*** Opening RECORDS PROVIDED ***

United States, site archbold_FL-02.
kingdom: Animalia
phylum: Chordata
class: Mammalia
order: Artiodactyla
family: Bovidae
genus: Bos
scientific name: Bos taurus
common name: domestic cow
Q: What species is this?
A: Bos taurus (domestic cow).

*** Closing RECORDS PROVIDED ***

◆ **WHAT IS NEEDED**
Could you reproduce all the records exactly?

◆ **YOUR RESPONSE**
United States, site archbold_FL-02.
kingdom: Animalia
phylum: Chordata
class: Mammalia
order: Artiodactyla
family: Bovidae
genus: Bos
scientific name: Bos taurus
common name: domestic cow
Q: What species is this?
A: Bos taurus (domestic cow).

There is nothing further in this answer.